The Scoop on Nursing Aides, Orderlies, and Attendants
Nursing Aides, Orderlies, and Attendants are the masses of folks who work with patients and professionals in Hospitals and Health Care Facilities.
What in the World Do Nursing Aides, Orderlies, and Attendants Do?
Nursing Aides work with patients in very light nursing duties and very simple medical care under the direction of Registered Nurses and Doctors. This occupation has changed names from Orderly, to Attendant and now to Nursing Aide.
Your responsibilities might include taking a patient's blood pressure or heart rate, helping a patient get ready for a procedure or helping a patient take medications. You may bring and feed them a meal, or help them bathe and get dressed. You may set up equipment, store equipment, and assist as instructed.
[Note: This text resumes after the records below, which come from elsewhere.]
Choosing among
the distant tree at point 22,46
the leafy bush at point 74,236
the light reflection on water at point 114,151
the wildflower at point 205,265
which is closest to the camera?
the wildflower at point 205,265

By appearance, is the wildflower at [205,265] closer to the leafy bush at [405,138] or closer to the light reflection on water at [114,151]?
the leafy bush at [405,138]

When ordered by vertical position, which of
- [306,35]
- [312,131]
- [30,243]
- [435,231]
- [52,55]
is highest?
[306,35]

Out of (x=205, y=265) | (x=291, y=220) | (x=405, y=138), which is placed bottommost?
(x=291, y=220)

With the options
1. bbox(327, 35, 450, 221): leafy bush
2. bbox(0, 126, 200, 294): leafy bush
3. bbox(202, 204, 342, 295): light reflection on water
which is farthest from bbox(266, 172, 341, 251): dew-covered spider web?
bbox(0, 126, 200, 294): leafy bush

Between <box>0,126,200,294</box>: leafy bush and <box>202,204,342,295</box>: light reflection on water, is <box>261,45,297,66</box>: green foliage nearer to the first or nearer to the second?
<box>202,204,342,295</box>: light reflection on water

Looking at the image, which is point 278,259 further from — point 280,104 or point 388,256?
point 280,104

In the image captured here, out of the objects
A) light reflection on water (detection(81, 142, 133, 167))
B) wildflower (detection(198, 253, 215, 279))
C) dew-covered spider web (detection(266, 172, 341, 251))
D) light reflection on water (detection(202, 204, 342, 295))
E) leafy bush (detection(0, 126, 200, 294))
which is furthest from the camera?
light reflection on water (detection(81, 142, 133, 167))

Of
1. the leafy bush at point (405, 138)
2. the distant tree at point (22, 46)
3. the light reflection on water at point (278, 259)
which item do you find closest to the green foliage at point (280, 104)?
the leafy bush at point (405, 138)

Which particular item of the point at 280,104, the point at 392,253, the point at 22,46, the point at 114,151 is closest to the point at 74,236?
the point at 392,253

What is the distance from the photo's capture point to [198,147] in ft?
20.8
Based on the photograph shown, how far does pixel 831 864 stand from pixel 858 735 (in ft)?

You might help with patient recreational activities.
If you're working as a Nursing Aide you might follow the explicit instructions of a nurse, so that the nurse can focus on other tasks. In other words, you are helping the Nurse do their job and make their life easier, and you are helping the patient to stay comfortable and make their stay as easy as possible.
What Kind of Training do I need (A.K.A. - Will I have to go to School?)
Becoming a Nursing Aide is simpler than you might think. The Federal Government usually requires you complete a competency test, and many States require the passage of a certification program to work as a Nursing Aide. Because States vary in their requirements, you will need to check with your State Medical Board to see what the requirements are where you live.
Once you complete your training program (typically a 75 hour class), then you will become a CAN (Certified Nurses Aide), and you can be placed on a State Listing of Nurse's Aides.
How Do I get One of These Jobs Anyways?
This is another instance where you have to go where the patients are. The reality of this job is that you can work in ANY health care facility ANYWHERE with no problem. Hospitals, mental health care facilities, nursing homes, hospice care centers, convalescent homes, and specialty health care clinics all need Nursing Aides.
Since most jobs are easy to find you simply have to hit the ground hard and make sure that you are looking around to find the best job for you. Because you can work just about anywhere, you should be able to get a job where the hours fit your life, family, and/or school.
Advancement in this field means that you are working towards certification in another medical field. The reality is that you can only advance as a nursing aide if you get into management of other nurse's aides in a hospital or clinic. You might become the "Director of Nurse's Aides" in a hospital where you could then get further into the administration of healthcare. This would take you out of direct patient contact, but it is a good career move from a business perspective. Either way, you're not just going to be giving a Mr. Thompson a sponge bath your whole life.